Using KubernetesOperators creates a lot of wrong abstractions, impedes testability, and makes Airflow as a whole a pretty overkill system just to monitor external tasks. At that point, you should have just had your orchestration in client code to begin with, and many other frameworks made this correct division between client and server. That would also make it easier to support multiple languages.
> Airflow, in its design, made the incorrect abstraction by having Operators actually implement functional work instead of spinning up developer work.
> By simply moving to using a Kubernetes Operator, Airflow developers can develop more quickly, debug more confidently, and not worry about conflicting package requirements.
> Airflow lacks proper library isolation. It becomes hard or impossible to do if any team requires a specific library version for a given workflow
> There is no way to separate DAGs to development, staging, and production using out-of-the-box Airflow features. That makes Airflow harder to use for mission-critical applications that require proper testing and the ability to roll back
> Data pipelines written for Airflow are typically bound to a particular environment. To avoid dependency hell, most guides recommend defining Airflow tasks with operators like the KubernetesPodOperator, which dictates that the task gets executed in Kubernetes. When a DAG is written in this way, it’s nigh-impossible to run it locally or as part of CI. And it requires opting out of all of the integrations that come out-of-the-box with Airflow.
Airflow is far from perfect, but I don't understand your concerns. I work in a big and messy company and even messier department. We have jobs running in Databricks, Snowflake, sometimes we read data from API end points, or even files uploaded to SharePoint (my group is not building DW). Airflow lets me organize it in a single workflow. At least I know that every failed job is reported by email and I don't need to search multiple systems - all starts from Airflow.
> Why should biz logic that just needs to run Spark and interact with S3 now need to run a web server?
Webserver is mostly UI. Scheduler service triggers the jobs.
We have groups which run everything as Bash Operator, no dependency issues that way.

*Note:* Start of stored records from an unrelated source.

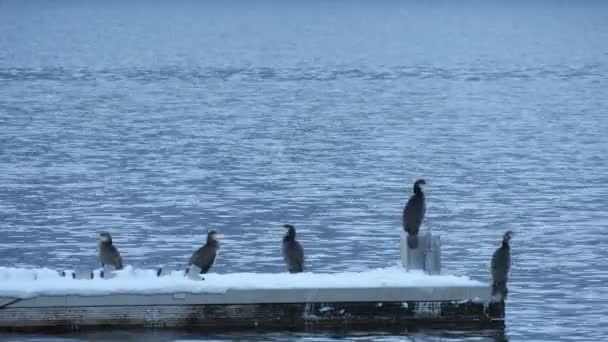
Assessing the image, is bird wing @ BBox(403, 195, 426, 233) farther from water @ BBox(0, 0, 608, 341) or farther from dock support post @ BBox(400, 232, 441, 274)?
water @ BBox(0, 0, 608, 341)

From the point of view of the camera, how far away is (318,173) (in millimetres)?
49938

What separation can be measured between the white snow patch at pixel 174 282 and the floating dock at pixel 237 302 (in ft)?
0.05

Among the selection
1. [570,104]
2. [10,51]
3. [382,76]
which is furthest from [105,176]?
[10,51]

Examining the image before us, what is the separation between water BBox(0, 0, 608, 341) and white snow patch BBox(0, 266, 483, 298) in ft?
2.25

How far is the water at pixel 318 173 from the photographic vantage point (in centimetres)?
3353

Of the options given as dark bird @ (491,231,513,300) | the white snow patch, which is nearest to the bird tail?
the white snow patch

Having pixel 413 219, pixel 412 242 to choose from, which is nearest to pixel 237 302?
pixel 412 242

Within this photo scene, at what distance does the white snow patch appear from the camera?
25312mm

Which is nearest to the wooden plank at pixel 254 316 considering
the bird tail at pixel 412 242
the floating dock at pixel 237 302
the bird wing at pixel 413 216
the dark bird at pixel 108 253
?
the floating dock at pixel 237 302

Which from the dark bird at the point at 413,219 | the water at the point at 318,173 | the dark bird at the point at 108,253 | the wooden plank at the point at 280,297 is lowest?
the wooden plank at the point at 280,297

You maybe have a very specific use case in mind, the main points of using Airflow for me
* Single orchestration center: manual job control (stop, pause, rerun), backfill; automated scheduler/retry; built-in notification
* Framework built around "reporting period" - it enforces correct abstraction, if a data batch is broken, I can rerun it and rerun all dependent downstream. How do you fix data in event driven workflow?
* managing dependencies
In most cases all Airflow does is running your job with passing it "date" parameter. You can test your code without Airflow - just pass it a date and run from command line.

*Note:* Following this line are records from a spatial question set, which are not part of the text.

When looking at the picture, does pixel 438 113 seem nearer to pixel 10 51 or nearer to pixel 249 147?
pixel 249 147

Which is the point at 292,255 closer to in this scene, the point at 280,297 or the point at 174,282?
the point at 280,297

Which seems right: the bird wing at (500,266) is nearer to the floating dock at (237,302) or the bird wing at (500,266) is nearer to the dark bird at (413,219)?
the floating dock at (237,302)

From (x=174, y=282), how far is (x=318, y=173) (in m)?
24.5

If you need to convert a scheduled pipeline into some event driven architecture then yes, it will need a rewrite. Is there any case in which this wouldn't be true? What does it mean to be "interoperable"? Airflow drags can be triggered by events or they can trigger events if needs be. I admit it is not designed to do event streaming though.
It doesn't scale for teams because the package is incredibly bloated, so once you need to run multiple images via K8s operators, you lose out on a lot of other Airflow functionality because it all assumes you have your biz logic embedded within DAGs, but at the same time I don't know why anyone would develop this way.